======== Extracted data

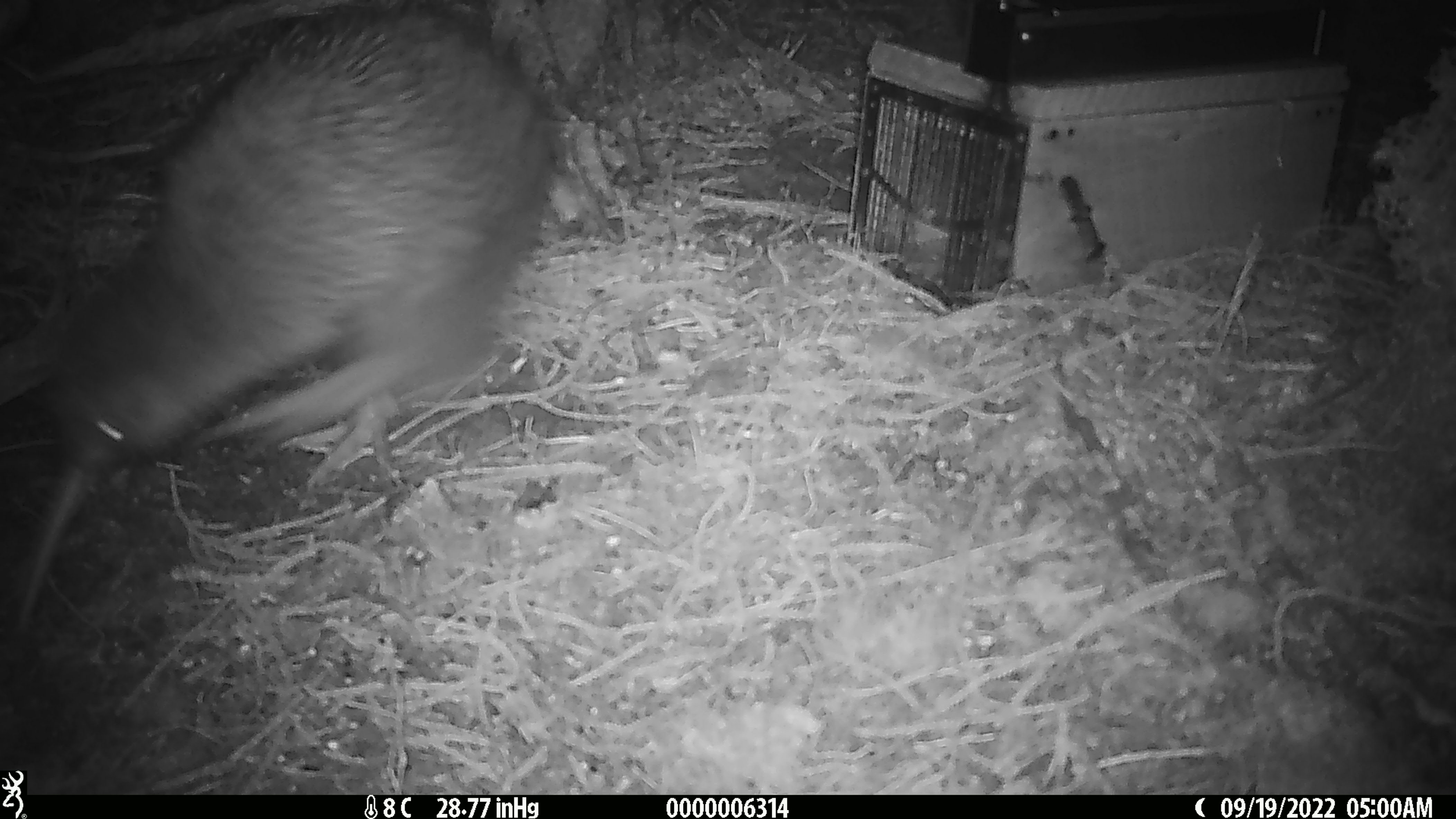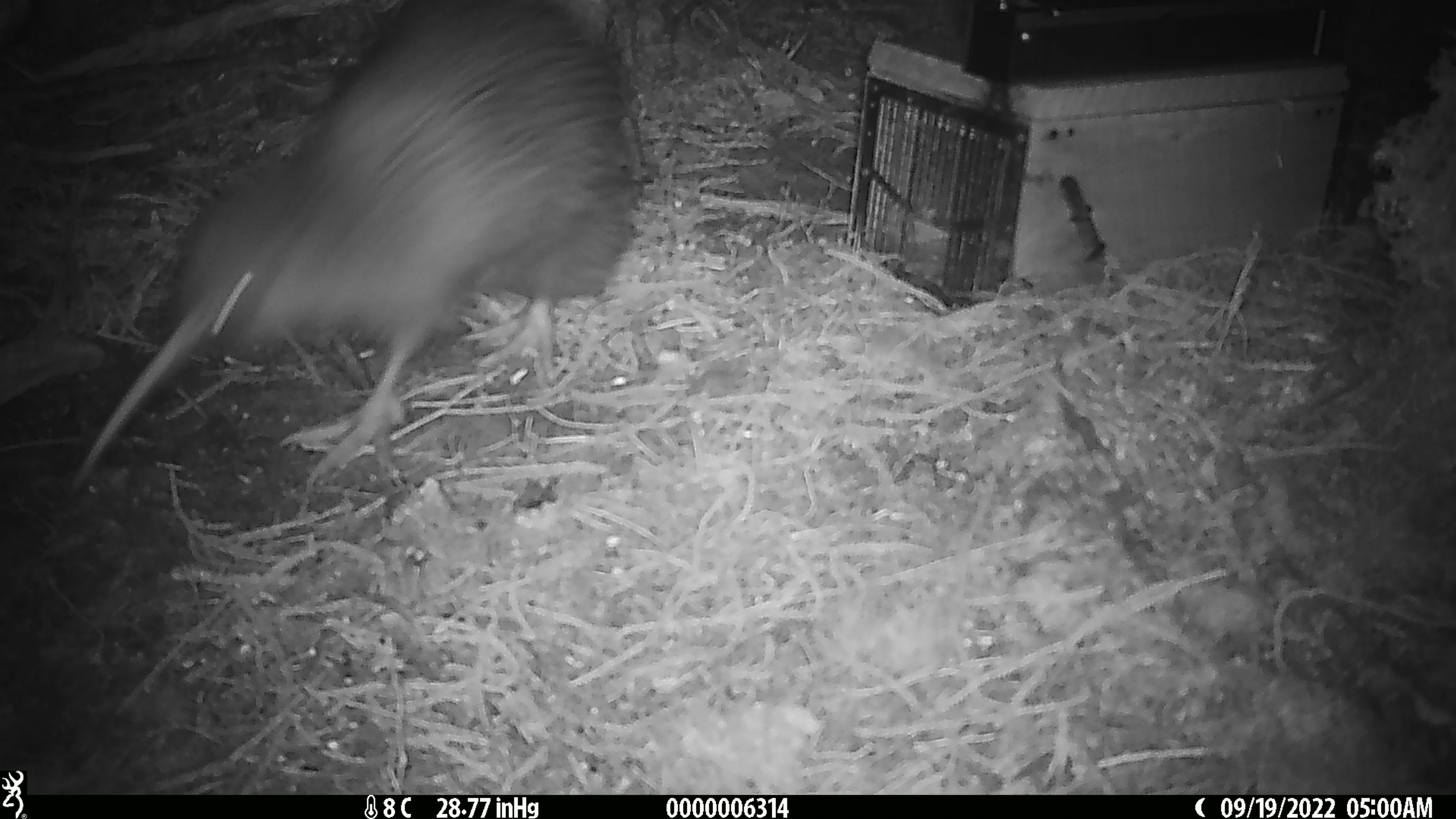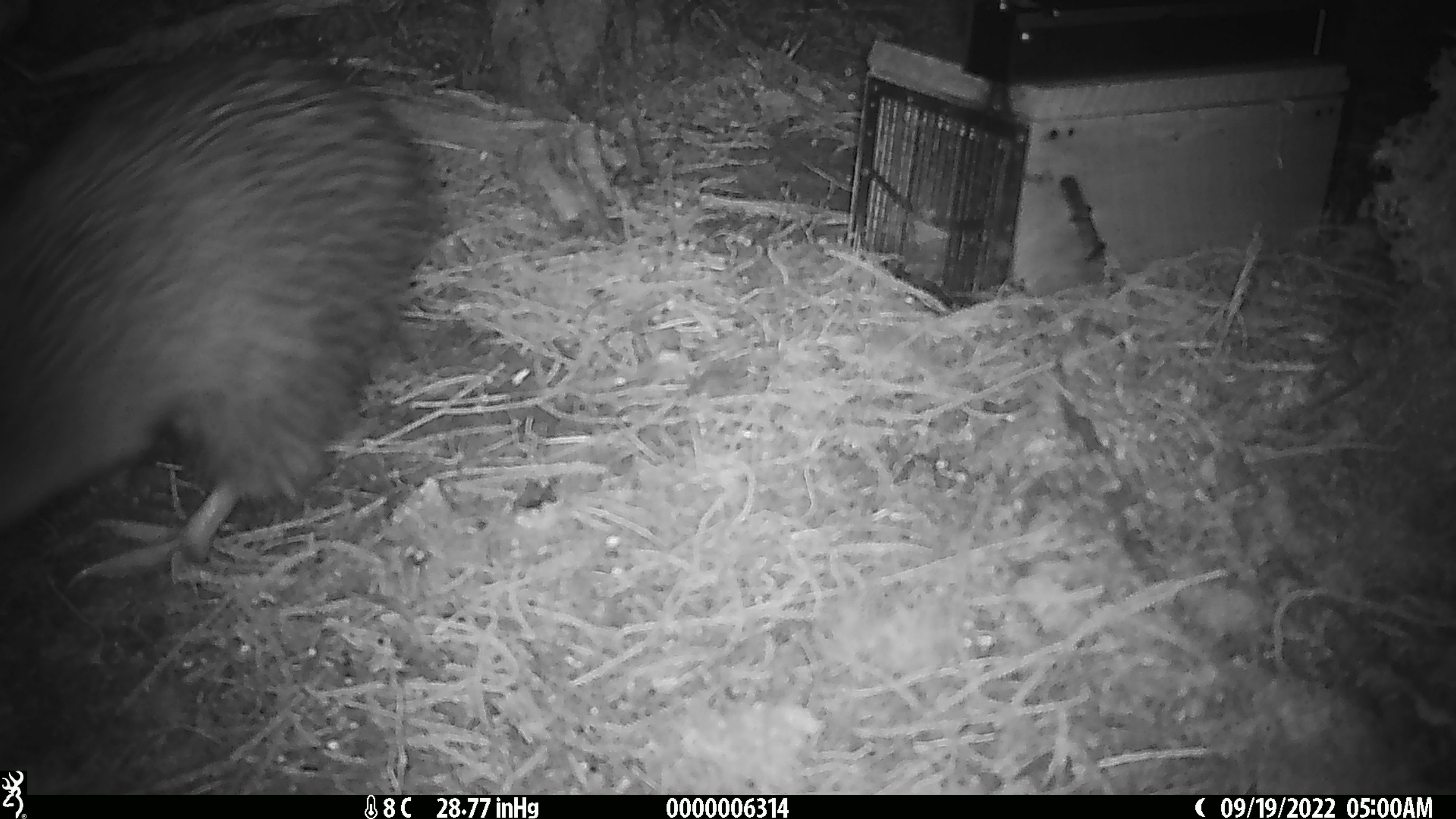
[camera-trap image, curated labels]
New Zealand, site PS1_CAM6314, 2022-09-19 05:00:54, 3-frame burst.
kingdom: Animalia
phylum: Chordata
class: Aves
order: Apterygiformes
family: Apterygidae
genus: Apteryx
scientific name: Apteryx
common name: kiwi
Kiwi (Apteryx).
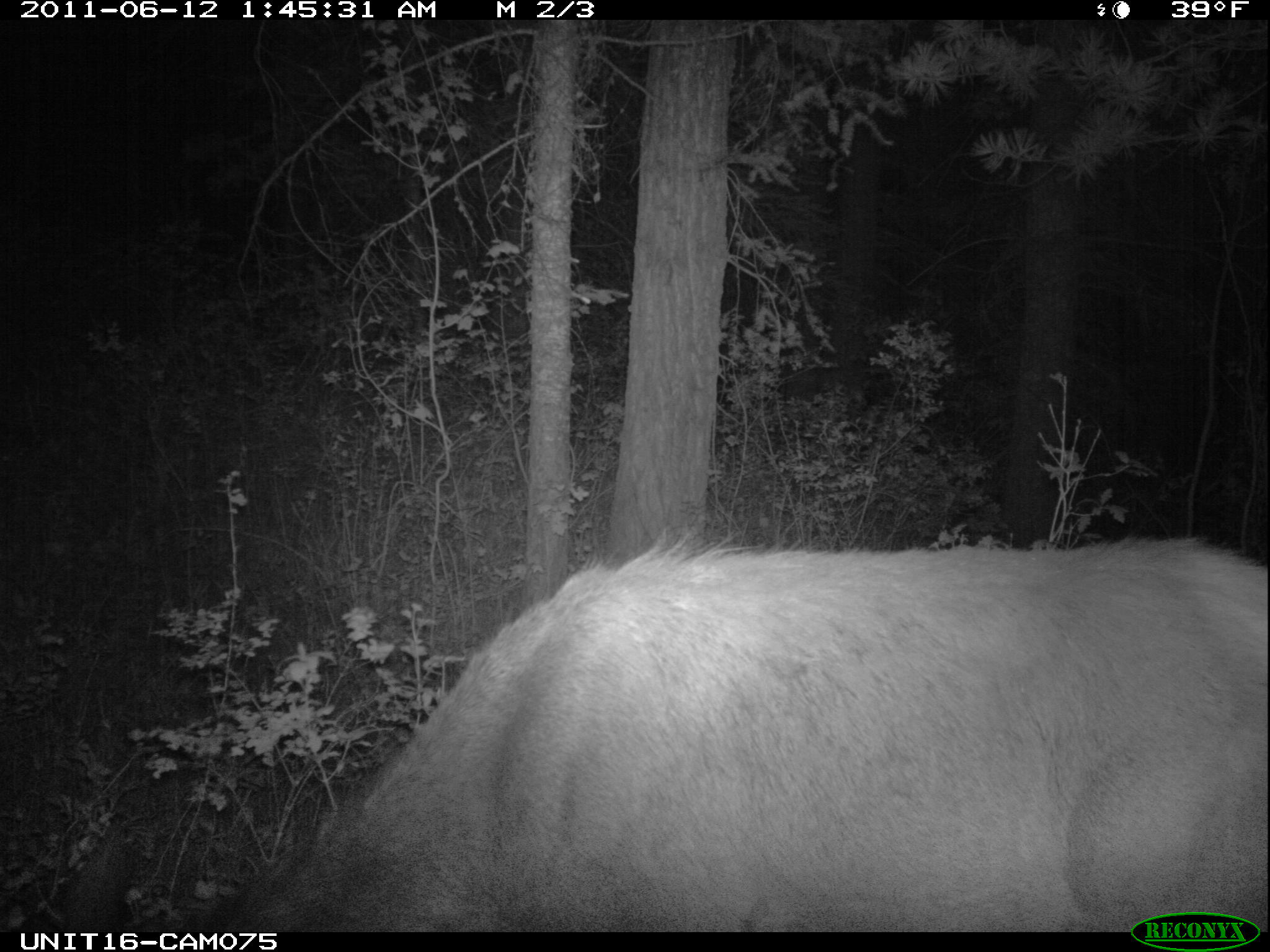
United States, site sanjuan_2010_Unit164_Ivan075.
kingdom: Animalia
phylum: Chordata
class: Mammalia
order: Artiodactyla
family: Cervidae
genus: Cervus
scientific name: Cervus elaphus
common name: red deer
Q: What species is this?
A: Cervus elaphus (red deer).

================

All lines from the start of the entries above through the line containing "scientific name: Apteryx" are to be given again exactly; the pictures are not.

[camera-trap image, curated labels]
New Zealand, site PS1_CAM6314, 2022-09-19 05:00:54, 3-frame burst.
kingdom: Animalia
phylum: Chordata
class: Aves
order: Apterygiformes
family: Apterygidae
genus: Apteryx
scientific name: Apteryx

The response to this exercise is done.